# DOCUMENT SEGMENT
I still like the push to doubling the snowmaking capacity at SR, makes a ton of sense especially if you buy into shorter windows as we move forward.  It's what SR has always been known for and they had been at least caught if not passed by the likes of Snow.  That's great and incrementally increasing it is wise.  But the lift ages are growing and the lodges have other problems than just some peeling paint and rotted siding board.  They seem to keep up with South Ridge to some extent but Barker and obviously White Cap need some help.  And while Peak has been dressed up with Mountain Room, it could still use some love too.  I am curious to see if capital starts getting pumped up over the next two years after Boyne gets some breathing room from the acquisitions.  I know Loafer's would like to see some and Loon is still waiting for the full build out of lower South Peak.

Sent from my Pixel 3 using AlpineZone mobile app


----------



## WoodCore (Oct 13, 2019)

uphillklimber said:


> Somehow, it wasn't until they had the road all graded and ready to pave that someone figured we need to get that culvert replaced. At least, they realized this before it got paved....

# DATA
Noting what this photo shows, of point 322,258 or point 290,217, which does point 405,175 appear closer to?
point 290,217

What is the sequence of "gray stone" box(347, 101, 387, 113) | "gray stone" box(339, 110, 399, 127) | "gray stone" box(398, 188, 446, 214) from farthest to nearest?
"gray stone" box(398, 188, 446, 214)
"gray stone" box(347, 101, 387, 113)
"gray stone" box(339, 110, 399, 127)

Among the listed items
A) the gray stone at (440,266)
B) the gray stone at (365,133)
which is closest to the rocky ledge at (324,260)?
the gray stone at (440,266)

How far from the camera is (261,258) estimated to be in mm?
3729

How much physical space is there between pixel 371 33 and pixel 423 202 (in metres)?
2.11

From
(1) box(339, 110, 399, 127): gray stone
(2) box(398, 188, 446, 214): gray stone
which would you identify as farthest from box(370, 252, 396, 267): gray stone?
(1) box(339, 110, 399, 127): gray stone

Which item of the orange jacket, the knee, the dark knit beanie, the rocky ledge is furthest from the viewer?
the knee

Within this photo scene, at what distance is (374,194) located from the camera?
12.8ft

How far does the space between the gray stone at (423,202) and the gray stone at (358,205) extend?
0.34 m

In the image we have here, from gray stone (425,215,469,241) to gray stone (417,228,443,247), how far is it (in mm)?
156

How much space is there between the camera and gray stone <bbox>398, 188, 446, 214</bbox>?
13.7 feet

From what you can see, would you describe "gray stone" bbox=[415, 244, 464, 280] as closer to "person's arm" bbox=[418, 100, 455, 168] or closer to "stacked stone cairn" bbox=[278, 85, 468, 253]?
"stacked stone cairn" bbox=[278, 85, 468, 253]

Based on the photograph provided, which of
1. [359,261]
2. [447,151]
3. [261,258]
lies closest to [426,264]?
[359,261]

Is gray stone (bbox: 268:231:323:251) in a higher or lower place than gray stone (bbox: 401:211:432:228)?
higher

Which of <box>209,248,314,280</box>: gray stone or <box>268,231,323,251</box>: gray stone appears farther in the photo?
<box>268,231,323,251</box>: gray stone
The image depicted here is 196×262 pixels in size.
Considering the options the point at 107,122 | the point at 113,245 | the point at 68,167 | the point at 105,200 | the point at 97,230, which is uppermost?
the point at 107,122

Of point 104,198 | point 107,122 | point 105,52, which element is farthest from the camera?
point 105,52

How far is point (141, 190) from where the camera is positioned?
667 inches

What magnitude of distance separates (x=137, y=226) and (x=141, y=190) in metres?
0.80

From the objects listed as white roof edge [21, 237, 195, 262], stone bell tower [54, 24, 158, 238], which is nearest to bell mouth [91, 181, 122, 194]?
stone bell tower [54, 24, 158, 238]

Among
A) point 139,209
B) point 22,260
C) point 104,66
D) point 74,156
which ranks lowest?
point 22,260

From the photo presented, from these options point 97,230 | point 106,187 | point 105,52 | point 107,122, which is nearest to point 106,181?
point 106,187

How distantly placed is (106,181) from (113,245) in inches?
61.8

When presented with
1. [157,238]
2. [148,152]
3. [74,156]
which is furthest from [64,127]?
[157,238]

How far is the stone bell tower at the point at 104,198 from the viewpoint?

# TO DO
1) Update the ski resort forum thread from "## WoodCore (Oct" up to and including "it got paved....", putting "drainage pipe" in place of "culvert".
2) Pick up the ski resort forum thread where it stops and keep writing it.
The listing comes from a different source than the ski resort forum thread.

# RESPONSES TO THE TASKS
1)
## WoodCore (Oct 13, 2019)

uphillklimber said:


> Somehow, it wasn't until they had the road all graded and ready to pave that someone figured we need to get that drainage pipe replaced. At least, they realized this before it got paved....

2)
Nice Pipe! Looks like ADS N-12, quality stuff.


----------



## machski (Oct 14, 2019)

uphillklimber said:


> I think the River has learned that once you go thru the expense of engineering the proper sized culvert, dig out the old one, clean up the trench, install the culvert and backfill, you can throw a better pipe in for relatively little more.


When you were on hill, did you see any of the new Klik hydrants?

Sent from my Pixel 3 using AlpineZone mobile app


----------



## machski (Oct 20, 2019)

The new trail at SR this year.  Apparently only available after exiting Yetiville for now.  Word I have received us that the mountain has bought one of the stalled developments off Monkey Brook Road (road to Jordan hotel and golf course).  This particular development is off the backside of the rise that the Glades development is on (the homes off Ridge Run).  Apparently the 10 year plan with that involves lifts and trails and the new ski back run is just the start.  Whether these runs/lifts will be public or whether they will be private real estate access lifts I am unsure.  All to be determined based on the real estate market as things move forward I am sure.  You can also see a couple of the new carpets depicted in the lower blow up off the new map.

Sent from my Pixel 3 using AlpineZone mobile app


----------



## urungus (Oct 20, 2019)

uphillklimber said:


> For anyone who wants, here is a picture of the snowmaking pond, with Sunday River running right by it.



Wow great photo of the foliage


----------



## MEtoVTSkier (Oct 22, 2019)

Great picture!


----------



## crazy (Nov 2, 2019)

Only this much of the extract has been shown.